Itu baru keluarganya, lain lagi dengan...

"Gila! Bisa-bisanya lo selesein tugas Bu Maya sehari! Itu mata nggak capek baca bukunya Kumar setebel dosa gue?!" - Irfan.

"Lo diomongin di kelas gue sama Gio, Ni, tugas presentasi lo yang paling cihuy penjelasannya." - Olivia.

"Punya ambisi boleh, mau besok jadi astronot juga silakan, tapi lu nggak bego buat tahu kapan waktu istirahat kan?" - Dimas.

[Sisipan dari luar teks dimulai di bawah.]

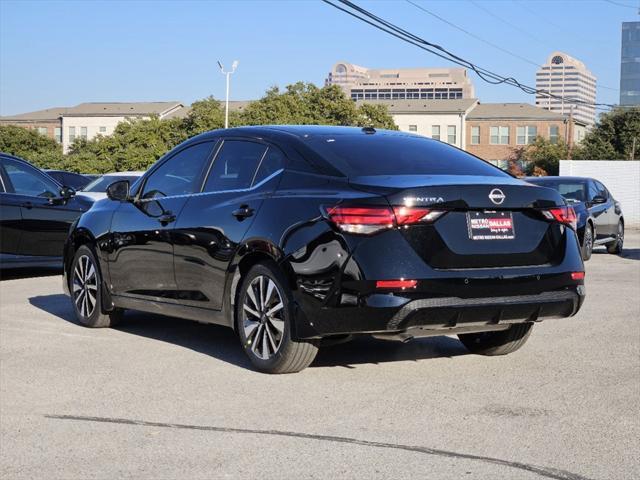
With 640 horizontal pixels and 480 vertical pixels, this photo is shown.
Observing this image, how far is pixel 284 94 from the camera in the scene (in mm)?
82938

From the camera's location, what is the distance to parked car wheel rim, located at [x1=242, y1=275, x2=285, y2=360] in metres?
6.55

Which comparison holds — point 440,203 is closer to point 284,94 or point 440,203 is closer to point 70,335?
point 70,335

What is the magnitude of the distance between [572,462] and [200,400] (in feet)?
7.68

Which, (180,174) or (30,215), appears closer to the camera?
(180,174)

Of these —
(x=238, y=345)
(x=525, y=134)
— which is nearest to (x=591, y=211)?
(x=238, y=345)

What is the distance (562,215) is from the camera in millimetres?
6660

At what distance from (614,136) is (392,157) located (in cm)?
6395

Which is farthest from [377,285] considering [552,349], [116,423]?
[552,349]

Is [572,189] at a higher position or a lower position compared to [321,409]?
higher

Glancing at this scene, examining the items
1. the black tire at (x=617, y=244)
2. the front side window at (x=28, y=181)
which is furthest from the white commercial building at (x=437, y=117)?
the front side window at (x=28, y=181)

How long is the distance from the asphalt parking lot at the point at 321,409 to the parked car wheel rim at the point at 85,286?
0.29 m

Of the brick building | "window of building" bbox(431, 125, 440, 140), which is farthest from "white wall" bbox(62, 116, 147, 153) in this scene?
the brick building

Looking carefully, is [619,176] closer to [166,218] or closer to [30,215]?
[30,215]

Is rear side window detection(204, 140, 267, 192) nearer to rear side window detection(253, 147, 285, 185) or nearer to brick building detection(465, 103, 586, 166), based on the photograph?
rear side window detection(253, 147, 285, 185)
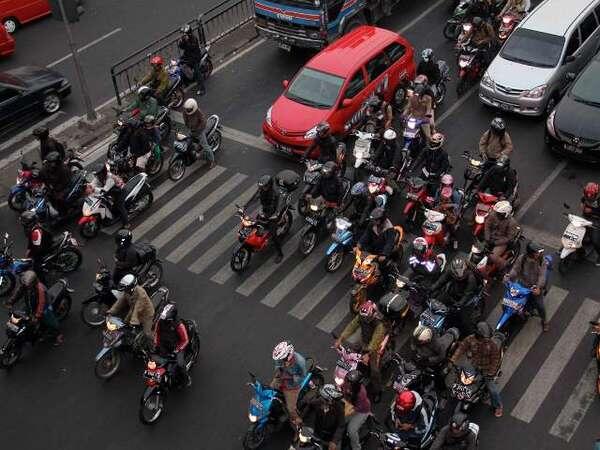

"Kalo kamu nggak mau berbagi beban, berarti aku cuma pajangan lockscreen HP kita berdua." - Gio.

Tentunya disahut simpel berupa...

"Gue cuma pengen cepet lulus, gais."

"Kamu pasanganku, Gio, bukan samsak hidupku."

Mereka tidak bodoh, Nia terlalu banyak memendam perasaan selama minggu semester 5, mengakibatkan semua orang bertanya-tanya.

Aneka tugas menanti, teman-teman baru mendekati, pertemuan dengan sepupu kembar, sahabat, dan kekasih hanya terjalin setiap jam istirahat siang dan kelas selesai di atas pukul 17.00 WIB.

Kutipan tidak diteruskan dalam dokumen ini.